Welcoming family amid personal adventures
That knowing grin in Riyadh soon unraveled its secret: Jabeur and her husband, Karim Kamoun, are expecting a son next April. She announced the news on Instagram, framing it as the sweetest reset after her break began. "Took a little break to reset and recharge," she wrote. "Turns out, we’ve been planning the cutest comeback ever. Soon… we’ll be welcoming our tiniest teammate."
"The court will have to wait a little longer," the 31-year-old added, her tone blending excitement with the practical deferral of tour duties. Vacations in Türkiye and Tunisia's pristine beaches offered unhurried escapes, free from the guilt of looming practice. A bucket-list thrill emerged too—she earned her motorcycle license, approaching it with the same measured caution as a well-timed slice backhand, geared up for safety while chasing that cool edge.
"I always wanted to get a motorcycle license, so I did it," she explained. "I’m not that kind of crazy driver—I want to be safe. I want to learn the right way. I’ve got a helmet, all the gear. Really, I just want to look cool on a motorcycle." These lighter pursuits echo the patience in her game, where building a one–two punch of serve and crosscourt return sets up decisive down-the-line winners, now applied to life's broader rhythms.
Foundations and academies shape future returns
Deeper fulfillment came through purpose: in September, she launched the Ons Jabeur Foundation to empower Tunisian youth, shielding them from violence and drugs while bolstering hospitals and schools for fuller childhoods. "The goal is to help give kids from Tunisia a chance to enjoy life, the chance to step away from the violence and the drugs, help them to live their childhood that they were supposed to," she said. Though modest now, she eyes expansive projects ahead, much like extending a defensive underspin into an aggressive rally.
Her focus sharpens on a new tennis academy in Dubai, slated to open by year's end, where she'll oversee the early months to ensure smooth starts. Dubai's position makes it ideal for nurturing Middle East talent, providing coaches and facilities so young players can hone their craft—drilling inside-in approaches or refining slice volleys—without external pressures. "I want to see more Middle East players on the Tour, so Dubai was the right place to open," she noted. "Being a role model, all I want is the players to worry about practicing and hitting the ball hard, having the right coach. I want to offer these things so that their minds can be easy."
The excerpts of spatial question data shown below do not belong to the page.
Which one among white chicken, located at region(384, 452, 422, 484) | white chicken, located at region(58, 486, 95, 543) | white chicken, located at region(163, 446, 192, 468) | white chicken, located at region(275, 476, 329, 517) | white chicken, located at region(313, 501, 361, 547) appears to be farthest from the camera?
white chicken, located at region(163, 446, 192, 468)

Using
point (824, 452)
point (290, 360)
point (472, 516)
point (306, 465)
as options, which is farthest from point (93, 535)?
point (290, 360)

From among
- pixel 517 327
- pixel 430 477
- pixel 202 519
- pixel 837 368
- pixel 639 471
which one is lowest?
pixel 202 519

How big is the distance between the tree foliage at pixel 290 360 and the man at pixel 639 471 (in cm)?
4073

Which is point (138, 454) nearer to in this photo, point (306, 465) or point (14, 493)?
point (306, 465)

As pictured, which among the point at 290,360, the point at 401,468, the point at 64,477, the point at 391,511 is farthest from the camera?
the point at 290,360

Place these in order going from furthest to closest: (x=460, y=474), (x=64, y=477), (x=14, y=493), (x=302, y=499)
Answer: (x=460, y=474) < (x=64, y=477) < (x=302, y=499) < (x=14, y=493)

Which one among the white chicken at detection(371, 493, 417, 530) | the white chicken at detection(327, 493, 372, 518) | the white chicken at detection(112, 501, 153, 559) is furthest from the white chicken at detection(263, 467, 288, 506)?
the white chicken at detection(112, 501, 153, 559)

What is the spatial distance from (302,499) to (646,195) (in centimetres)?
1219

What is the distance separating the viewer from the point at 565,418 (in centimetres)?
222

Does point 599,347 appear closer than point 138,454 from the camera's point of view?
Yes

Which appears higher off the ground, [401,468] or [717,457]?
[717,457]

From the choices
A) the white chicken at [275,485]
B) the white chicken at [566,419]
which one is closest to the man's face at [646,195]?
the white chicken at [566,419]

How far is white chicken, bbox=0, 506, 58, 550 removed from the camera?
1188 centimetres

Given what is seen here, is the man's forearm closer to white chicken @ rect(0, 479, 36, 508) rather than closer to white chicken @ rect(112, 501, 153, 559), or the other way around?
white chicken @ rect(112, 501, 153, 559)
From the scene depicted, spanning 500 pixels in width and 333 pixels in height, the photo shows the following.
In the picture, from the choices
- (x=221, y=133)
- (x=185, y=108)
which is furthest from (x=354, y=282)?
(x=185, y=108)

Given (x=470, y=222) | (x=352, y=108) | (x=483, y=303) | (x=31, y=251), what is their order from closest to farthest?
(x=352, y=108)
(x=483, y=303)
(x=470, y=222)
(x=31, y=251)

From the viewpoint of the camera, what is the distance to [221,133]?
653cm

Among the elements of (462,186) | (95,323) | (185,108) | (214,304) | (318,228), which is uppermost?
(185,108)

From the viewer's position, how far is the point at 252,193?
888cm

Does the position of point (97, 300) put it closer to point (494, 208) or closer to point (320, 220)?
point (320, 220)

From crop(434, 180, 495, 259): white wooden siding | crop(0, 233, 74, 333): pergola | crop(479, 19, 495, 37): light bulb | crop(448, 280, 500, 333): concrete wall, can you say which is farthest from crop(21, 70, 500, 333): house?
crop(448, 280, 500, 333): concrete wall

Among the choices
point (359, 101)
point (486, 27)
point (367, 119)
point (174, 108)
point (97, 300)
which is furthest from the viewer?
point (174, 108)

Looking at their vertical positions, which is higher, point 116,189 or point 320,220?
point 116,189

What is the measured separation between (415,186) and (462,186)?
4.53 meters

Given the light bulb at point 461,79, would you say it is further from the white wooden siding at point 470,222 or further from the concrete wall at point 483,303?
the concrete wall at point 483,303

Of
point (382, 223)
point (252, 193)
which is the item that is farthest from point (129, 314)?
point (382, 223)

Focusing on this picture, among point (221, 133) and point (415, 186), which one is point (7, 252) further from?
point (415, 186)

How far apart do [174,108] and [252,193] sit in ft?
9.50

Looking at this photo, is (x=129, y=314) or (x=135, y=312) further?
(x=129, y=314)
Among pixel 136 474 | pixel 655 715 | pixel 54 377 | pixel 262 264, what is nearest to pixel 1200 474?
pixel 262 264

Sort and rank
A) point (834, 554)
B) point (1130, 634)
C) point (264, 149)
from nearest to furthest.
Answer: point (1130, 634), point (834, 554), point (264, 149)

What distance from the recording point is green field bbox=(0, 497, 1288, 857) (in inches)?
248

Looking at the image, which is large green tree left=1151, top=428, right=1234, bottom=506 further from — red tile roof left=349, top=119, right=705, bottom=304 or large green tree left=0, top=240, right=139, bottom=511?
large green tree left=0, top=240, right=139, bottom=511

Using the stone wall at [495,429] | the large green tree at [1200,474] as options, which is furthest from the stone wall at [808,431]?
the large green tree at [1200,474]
As the first Arab and African player to reach three of five Grand Slam finals in her 2022-23 peak, Jabeur draws from that legacy to inspire the next wave, potentially flooding the tour with versatile competitors who transition seamlessly between clay's grind and grass's speed. Watching academy kids in action might reignite her own fire, her healed injuries positioning her for a tactical resurgence where psychological ease amplifies her all-court variety.
She joins a lineage of mothers like Naomi Osaka, Elina Svitolina, and Belinda Bencic in balancing family and the game. Bencic's blueprint impresses—after daughter Bella's birth in April 2024, she returned six months later via ITF W75s and a WTA 125, surging from No. 487 to No. 11 by season's close. Jabeur tempers expectations, recognizing each path's uniqueness. "Everyone is different," she reflected. "It depends how you recover. I don’t know the experience of giving birth, how it will be. But for me, I will see. If mentally I am ready to come back, anything can happen."
In Riyadh's vibrant buzz, with practice echoes fading into the distance, her sabbatical feels less like absence and more like preparation—a recalibration blending family warmth, charitable drive, and adventurous spirit to fuel a return where drop volleys land sharper and inside-out lasers cut deeper, all under the weight of newfound purpose.